The Gray had yet to be stopped.
Although the Mystics were now safe in the Human domain, light years away on Earth, many other creatures had fallen into absolute extinction. While it is true that Magical creatures cannot die, their very life force, Magika, can be extinguished or suppressed, leaving them without form or consciousness. Their Magika disperses and falls to the winds like ashes of the oak once it is consumed by fire.
The Gray had crept through the forest with a startling patience, oozing toward any place it sensed Magika, whereupon it ensconced and devoured it until it was nothing but a brittle, colorless land devoid of any Magical creature.
Only Mortals can study the Gray, as only Mortals can enter the Gray without dispersing. Thus, Doran and his colleagues, Rhazgul, Aria, and Xarian, traveled from the Magic Academy into the deepest part of the Darkmere Forest, where nothing was left but dense fog, cold grey trunks, and a sickening black sheen that lay upon it all. Although the sun shone high in the afternoon sky, the Forest was dark and uncomfortably silent. Xarian could not summon his Flametok spirit to guide them, and so they walked slowly, their path lit only by mundane lanterns. Making do with what they had, they wound their way through thorny paths and beneath heavy, rotting canopies to a small clearing. There, a day’s journey into the Forest, they took samples of the air, the sludge-clotted stream nearby, the weary foliage, and the dried soil. To understand the behavior of the Gray, they knew they must understand its composition.
It would be accurate to say that to walk in Darkmere called up an overwhelming sense of mourning. No one spoke a word as they conducted their research. The sounds of pencils scratching paper were at times the only sound in all the world. The aftermath of what had occurred there, in that lush forest once bounding with Magic creatures and vibrant life, was undeniable.
Upon returning to the Magic Academy with their materials, Tobee met them with a tray of Wittleberry tea and they quickly began their examinations. Doran examined rocks with his loupe while Rhazgul severed bits of wood to search for any remnants of life. Aria sifted through dried leaves and foliage for any foreign debris. However, it was Xarian, analyzing the tarry sludge from the streambed, who found something unusual.
It appeared at first merely like a small chipping from an Arymethis geode, one no bigger than the whole of his fingertip. With a cloth, he wiped away the oily black residue that clung to it, and he felt it thrum with a gentle pulse. In all his years, he hadn’t seen anything quite like it.
He twisted and turned it curiously between his fingers, carefully looking for any jagged areas or familiar signs, but there were none. It was a perfect sphere.
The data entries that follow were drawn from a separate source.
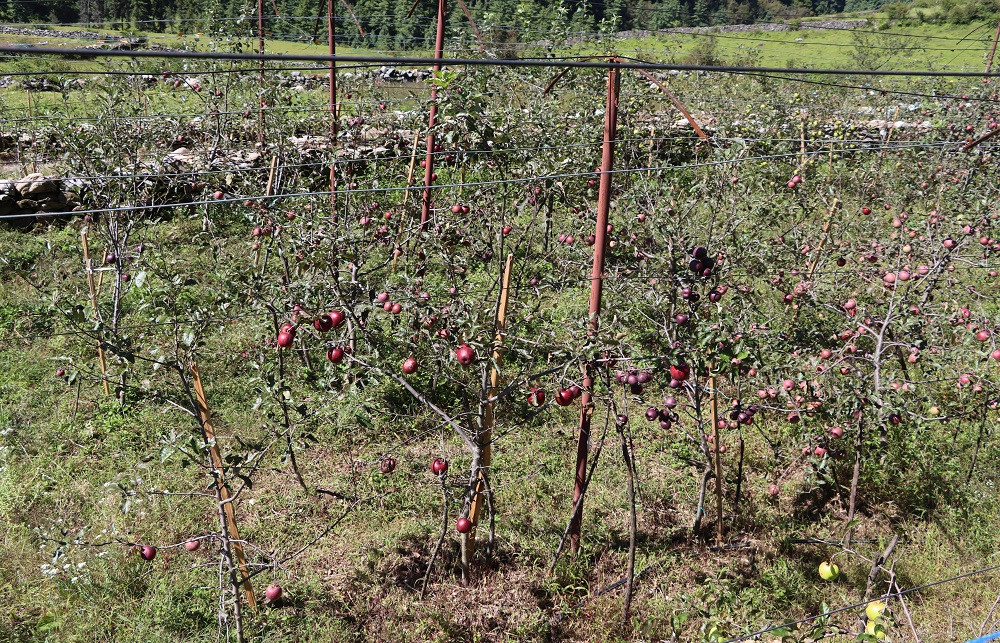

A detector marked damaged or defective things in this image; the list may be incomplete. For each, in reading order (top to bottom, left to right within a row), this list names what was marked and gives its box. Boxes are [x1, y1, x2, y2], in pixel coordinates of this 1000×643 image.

rusty metal pole [418, 0, 446, 230]
rusty metal pole [572, 66, 616, 560]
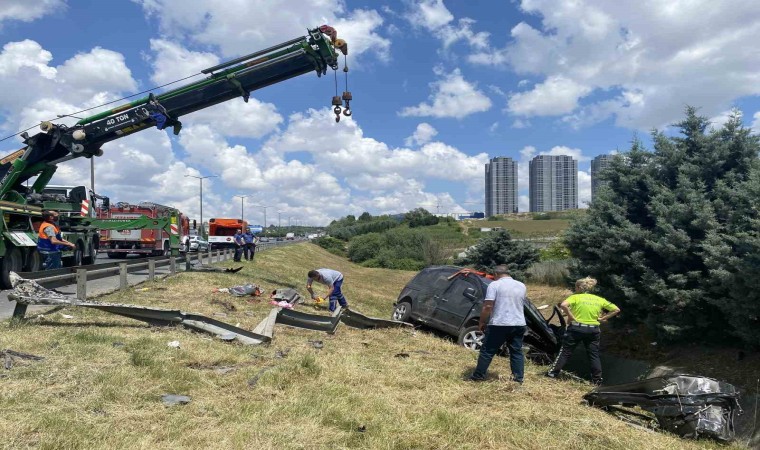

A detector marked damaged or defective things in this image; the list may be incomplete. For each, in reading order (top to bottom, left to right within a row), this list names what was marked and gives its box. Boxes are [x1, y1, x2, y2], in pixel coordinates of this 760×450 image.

wrecked car [392, 266, 564, 360]
overturned car [392, 266, 564, 360]
wrecked car [580, 374, 744, 442]
overturned car [580, 374, 744, 442]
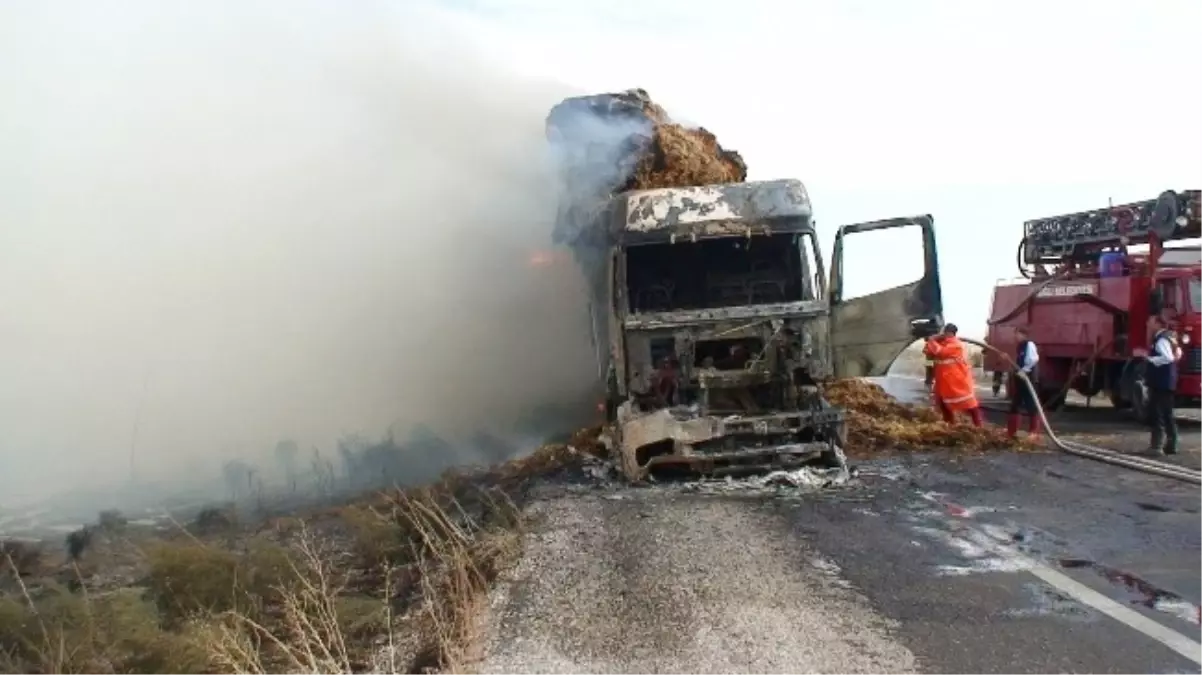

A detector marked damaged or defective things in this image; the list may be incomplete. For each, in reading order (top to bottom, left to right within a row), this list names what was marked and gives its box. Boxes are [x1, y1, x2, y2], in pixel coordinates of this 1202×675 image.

burned truck [548, 94, 947, 478]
For a moment, he entertained the idea that it was a seed. Just as quickly, he dismissed the thought: due to its translucent shell, he could see that it was hollow.
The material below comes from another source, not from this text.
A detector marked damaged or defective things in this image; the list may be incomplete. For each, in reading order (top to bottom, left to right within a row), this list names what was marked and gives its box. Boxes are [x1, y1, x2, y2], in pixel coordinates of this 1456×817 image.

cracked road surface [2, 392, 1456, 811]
“Would you like me to top off of your tea, Consul Xarian?” A small synthesized voice broke the silence. Xarian looked down upon Tobee, who stood beside him and carried a teapot on a tray.
And then, like puzzle pieces, thoughts began to snap into place.
Xarian reached down and snatched up Tobee from the floor, the Machine’s little mechanical legs whirring anxiously as he dropped his tray onto the floor. “Oh no. A mess,” he quavered as Xarian hauled him onto the desk and held him down with a long-fingered hand. The clamor attracted the attention of everyone in the room, and the three Magicians hurried over to see what was happening.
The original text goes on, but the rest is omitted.